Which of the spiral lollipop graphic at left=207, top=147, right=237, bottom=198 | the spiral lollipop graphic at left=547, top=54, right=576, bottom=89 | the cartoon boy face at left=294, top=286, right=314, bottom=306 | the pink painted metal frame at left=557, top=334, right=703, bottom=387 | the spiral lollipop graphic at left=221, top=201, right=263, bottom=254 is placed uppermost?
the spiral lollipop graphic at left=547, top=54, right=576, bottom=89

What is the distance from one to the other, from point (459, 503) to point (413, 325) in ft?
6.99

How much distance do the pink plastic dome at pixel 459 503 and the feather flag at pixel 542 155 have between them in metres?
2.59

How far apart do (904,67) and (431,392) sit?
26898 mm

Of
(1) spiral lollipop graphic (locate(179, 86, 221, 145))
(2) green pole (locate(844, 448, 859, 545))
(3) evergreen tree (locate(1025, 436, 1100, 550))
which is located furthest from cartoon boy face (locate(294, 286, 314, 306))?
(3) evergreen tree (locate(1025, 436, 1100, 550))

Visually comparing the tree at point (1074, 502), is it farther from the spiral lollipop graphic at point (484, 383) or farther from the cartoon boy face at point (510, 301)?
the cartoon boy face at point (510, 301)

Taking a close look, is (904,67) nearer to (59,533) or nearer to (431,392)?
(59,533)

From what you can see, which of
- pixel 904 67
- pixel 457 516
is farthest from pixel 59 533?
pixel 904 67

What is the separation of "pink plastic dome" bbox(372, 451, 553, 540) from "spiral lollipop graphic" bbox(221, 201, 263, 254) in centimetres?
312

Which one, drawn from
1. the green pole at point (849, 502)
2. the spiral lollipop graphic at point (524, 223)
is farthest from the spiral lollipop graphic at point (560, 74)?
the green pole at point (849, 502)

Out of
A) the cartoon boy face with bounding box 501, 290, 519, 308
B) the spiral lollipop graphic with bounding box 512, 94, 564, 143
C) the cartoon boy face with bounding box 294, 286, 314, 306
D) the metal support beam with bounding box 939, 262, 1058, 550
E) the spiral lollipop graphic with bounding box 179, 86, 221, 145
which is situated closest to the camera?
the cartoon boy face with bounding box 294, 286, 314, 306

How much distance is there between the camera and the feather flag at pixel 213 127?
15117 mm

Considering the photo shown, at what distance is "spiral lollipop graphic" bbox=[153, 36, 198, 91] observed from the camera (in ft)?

· · · ·

GOAL: Switch each instance of "feather flag" in the listing to "pennant banner" and reproduce every line, leaving everything else unchanged.

CORRECT ANSWER:
Which of the spiral lollipop graphic at left=207, top=147, right=237, bottom=198 | the spiral lollipop graphic at left=547, top=54, right=576, bottom=89 | the cartoon boy face at left=294, top=286, right=314, bottom=306 | the pink painted metal frame at left=557, top=334, right=703, bottom=387 | the spiral lollipop graphic at left=221, top=201, right=263, bottom=254 is placed uppermost?
the spiral lollipop graphic at left=547, top=54, right=576, bottom=89

What is the distance from one to the other, from point (459, 503) to point (413, 325) in ft?
6.99

How much distance do the pink plastic dome at pixel 459 503 and the pennant banner at pixel 542 155 have between them in metres?
2.59

How far apart do (904,67) and (431,392) sit?
26898 mm

Of
(1) spiral lollipop graphic (locate(179, 86, 221, 145))
(2) green pole (locate(844, 448, 859, 545))
(3) evergreen tree (locate(1025, 436, 1100, 550))
which is located furthest from cartoon boy face (locate(294, 286, 314, 306))?
(3) evergreen tree (locate(1025, 436, 1100, 550))

Visually comparing the tree at point (1074, 502), is it farther from the spiral lollipop graphic at point (484, 383) or farther from the cartoon boy face at point (510, 301)?
the cartoon boy face at point (510, 301)

Taking a close look, is (904,67) nearer to (59,533) or nearer to (431,392)?
(59,533)

From what you can see, which of
- pixel 904 67
- pixel 457 516
is farthest from pixel 59 533?
pixel 904 67

What is the separation of "pink plastic dome" bbox(372, 451, 553, 540) from "spiral lollipop graphic" bbox(221, 201, 263, 254) in centimetres?
312

Which one, drawn from
1. the green pole at point (849, 502)
2. the spiral lollipop graphic at point (524, 223)
is farthest from the spiral lollipop graphic at point (560, 74)?
the green pole at point (849, 502)

Out of
A) the cartoon boy face with bounding box 501, 290, 519, 308
B) the spiral lollipop graphic with bounding box 512, 94, 564, 143
C) the cartoon boy face with bounding box 294, 286, 314, 306
D) the metal support beam with bounding box 939, 262, 1058, 550
E) the spiral lollipop graphic with bounding box 179, 86, 221, 145
which is situated closest to the camera?
the cartoon boy face with bounding box 294, 286, 314, 306

How much distance is there between the camera and the pennant banner at pixel 213 127?
15117 mm

Considering the photo shown, at what distance is "spiral lollipop graphic" bbox=[153, 36, 198, 91] observed from the camera (in ft)?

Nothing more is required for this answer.